La Correspondante de Virginia Evans

19 janv. 2026


« Je me suis mise à écrire des lettres, et c’est devenu une obsession. Le plus souvent, quand j’en écrivais une, j’en recevais une en retour. Cela surprend, mais j’ai découvert que la plupart des gens répondent. La première lettre de ma vie remonte à 1948, et je l’avais adressée à P. L. Travers, au sujet de son livre Mary Poppins. »

Mère puis grand-mère, femme divorcée, retraitée d’une brillante carrière dans le droit, Sybil Van Antwerp vit seule et n’aspire qu’à une existence paisible, aiguisant chaque jour sa plume pour rédiger des courriers avec un franc-parler capable de désarmer avocats de renom et grands écrivains. Mais tandis que sa vue baisse inexorablement, des lettres anonymes toujours plus menaçantes sont déposées une à une dans sa boîte, la forçant à replonger dans un passé douloureux.

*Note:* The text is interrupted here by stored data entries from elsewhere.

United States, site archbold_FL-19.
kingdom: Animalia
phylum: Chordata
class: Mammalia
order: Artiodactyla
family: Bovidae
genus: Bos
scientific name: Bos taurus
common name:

Greffière au chignon strict passant la porte du tribunal ; vieille dame longeant le fleuve avec une canne ; adolescente dévorant Tolkien et C.S. Lewis ; correspondante cherchant le mot juste : lettre après lettre, Virginia Evans compose le portrait d’une femme multiple, dans un premier roman mordant.



Titre : La Correspondante - Autrice : Virginia Evans
Titre original : The Correspondent (2025) - Traductrice : Leïla Colombier
Éditeur : La Table Ronde - Collection : Quai Voltaire
 Date de sortie : janvier 2026 - Nombre de pages : 336 - Prix : 22,50 €

#lacorrespondante #contemporain #romanépistolaire
#virginiaevans #editionsdelatableronde


Avertissement (Trigger Warning) :
Je vous laisse surligner ci-dessous, si vous le voulez. Cela peut divulguer une partie de l'intrigue.
évocation de maladie mentale, de la Seconde Guerre mondiale, du suicide - maladie (cancer) - mort

La Table Ronde & Virginia Evans
Créée en 1944, La Table Ronde prône "la liberté de ton" depuis ses débuts. Littérature française et étrangère, essais et documents, beaux livres, mais également théâtres & co. Pour ma part, ma première découverte de la maison d'édition s'est faite avec un titre de la rentrée littéraire d'hiver, dans la collection Quai Voltaire ; La Correspondante de Virginia Evans. Une autrice américaine qui marque les esprits dès sa première publication !


La Correspondante
Dans sa maison proche d'Annapolis, aux Etats-Unis, Sybil a ses habitudes, et l'une des plus importantes est le temps qu'elle consacre à sa correspondance. La septuagénaire écrit et envoie des lettres à ses proches, aux auteurs et autrices qu'elle lit, à celles et ceux qui la marquent, comme elle le dit. Elle écrit aussi à une personne dont l'identité reste mystérieuse longtemps - et à qui elle n'envoie jamais les lettres, cette fois. On soupçonne peu à peu à qui elle adresse ces mots et cela ajoute encore un peu plus d'émotions. Pleine de répondant et avec une franchise assumée, elle choisit la bonne tournure de phrase, le bon mot.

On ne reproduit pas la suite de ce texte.